Tennis and probability

2020/08/23

The code used for the simulations can be found here.

I.

Imagine there’s a tennis match in Kyrgyzstan between two players you’ve never heard of. You don’t know their rankings, match histories, or even what they look like, but you’re tasked with predicting who will win. The only piece of information at your disposal is player1 has a p chance of winning any given point against player2. In other words, if player1 and player2 played 100 points, on average player1 would win p*100 of these points.

Given only the information above, who do you think will win? How confident should you be they will win?


I’m sure there’s a mathematical pen-and-paper way to solve this problem but we’re going to rely on computer simulations. We can understand how likely it is player1 will win by simulating some large number of matches between both players while factoring in player1’s chance of winning any given point. Our confidence in player1 is represented by the proportion of matches she wins out of the large number simulated.

Here’s an example. Suppose we know player1 has a .51 chance of winning any given point against player2. At 15-0, she has a .51 chance of winning the next point and going up 30-0. At 0-40, she has a .51 chance of getting to 15-40, but a .49 chance of losing the point and the game. To determine our confidence player1 will win an entire match, we might simulate 1000 such matches between player1 and player2 and count how many player1 won. For instance, she might win 586 of the 1000 matches. As a result, if all we know is player1 has a .51 chance of winning any given point, we might say we are 586/1000 = 58.6% confident she will win the match.
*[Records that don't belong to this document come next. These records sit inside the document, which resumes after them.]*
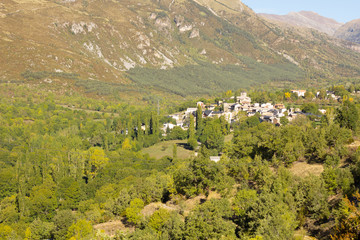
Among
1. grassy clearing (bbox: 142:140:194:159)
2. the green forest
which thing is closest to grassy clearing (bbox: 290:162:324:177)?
the green forest

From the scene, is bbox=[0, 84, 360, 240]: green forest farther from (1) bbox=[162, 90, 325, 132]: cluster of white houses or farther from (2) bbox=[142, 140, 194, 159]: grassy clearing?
(1) bbox=[162, 90, 325, 132]: cluster of white houses

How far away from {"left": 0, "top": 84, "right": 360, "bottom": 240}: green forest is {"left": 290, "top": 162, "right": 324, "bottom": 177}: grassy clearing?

The model we consider does this for a specific type of tennis match. All simulated matches are best-of-3 sets with a 7-point tiebreaker played at 6 games all. What’s more, the deuce is “played out,” meaning players must win by two points in order to win a game. I chose this format because it’s the most common type played on the ATP and WTA tours.

We run the simulation and graph the results. 3000 matches were simulated for 50 probabilities on the interval [.4, .6].

figure1

Figure 1 plots the probability player1 has of winning any given point against the probability she wins the match. For instance, if she has a .4 chance of winning a point, it’s very unlikely (~0% chance) she will win the match. Likewise, if she has a .60 chance of winning a given point, her probability of victory is ~100%.
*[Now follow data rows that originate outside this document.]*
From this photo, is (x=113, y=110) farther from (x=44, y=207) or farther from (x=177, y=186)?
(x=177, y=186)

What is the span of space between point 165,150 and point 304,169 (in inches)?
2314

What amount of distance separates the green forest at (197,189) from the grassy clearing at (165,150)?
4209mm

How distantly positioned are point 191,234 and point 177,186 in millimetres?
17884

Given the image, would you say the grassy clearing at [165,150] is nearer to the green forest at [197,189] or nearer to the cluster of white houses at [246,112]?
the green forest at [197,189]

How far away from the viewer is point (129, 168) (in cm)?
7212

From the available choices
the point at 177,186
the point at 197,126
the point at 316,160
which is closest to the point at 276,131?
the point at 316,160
As expected, if player1 has a .5 chance of winning a point, she has a 50% chance of winning the match. Based on this, we might expect a .525 chance of winning a point to yield a 52.5% chance of victory. Yet, our intuition fails to grasp the benefits of a slight edge. Just increasing the probability of winning a point from .5 to .525 causes the probability of winning the match to increase from 50% to 75%! A .025 increase in win probability at the point level leads to a 25% increase at the match level. To put this in perspective, we might say the difference between a player that wins 50% of her matches and one that wins 75% of them is the latter wins 2.5 more points out of 100 than the former. To make it even more concrete, we can surmise the difference between Pete Sampras (64 career singles titles) and Carl-Uwe Steeb (3 career singles titles) is only 2.5 points per 100!

Fully explaining Pete Sampras’ dominance and Carl-Uwe Steeb’s adequacy is far beyond the scope of our model, though. At best, we can say a player with a .525 point win rate would have a match record like Sampras’. However, this does not imply Sampras actually won 52.5% of the points he played, or a player who does win that proportion will be a 14-time grand-slam champion. We are only noting similarities between the statistics of idealized players considered in the model and actual ones. Resemblance only suggests both players could have other common properties.
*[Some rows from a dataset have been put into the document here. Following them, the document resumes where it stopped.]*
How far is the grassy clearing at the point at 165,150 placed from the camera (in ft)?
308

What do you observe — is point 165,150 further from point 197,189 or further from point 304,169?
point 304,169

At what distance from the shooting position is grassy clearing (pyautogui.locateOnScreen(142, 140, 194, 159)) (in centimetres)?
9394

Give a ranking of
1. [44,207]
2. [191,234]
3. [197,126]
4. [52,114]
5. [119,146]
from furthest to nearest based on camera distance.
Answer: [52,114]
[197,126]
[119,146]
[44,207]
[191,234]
Still, the results are striking. Player1 only needs a .55 probability of winning a given point to win ~95% of the matches she plays. Approaching .6 almost guarantees she’ll win every time. Even a .51 probability of winning a point increases the odds of winning to ~.6.

Any tennis player will tell you the margins are slim, but now you’ve seen it computationally demonstrated. Common tennis platitudes like “every point counts” and “make them work for each point” take on additional significance. The practical implication is to focus more on individual points as opposed to games or sets when playing a match. Any competitive tennis player should already do this, but now they have an additional, semi-scientific reason to do so.

Back to Kyrgyzstan. We understand player1 has a p chance of winning a given point. If p > .5, we should be confident she will win. If p > .525, we should be really confident she will win. The same holds on the other side of .5. If p < .475, we should root for an upset. If p < .45, there’s pretty much no hope.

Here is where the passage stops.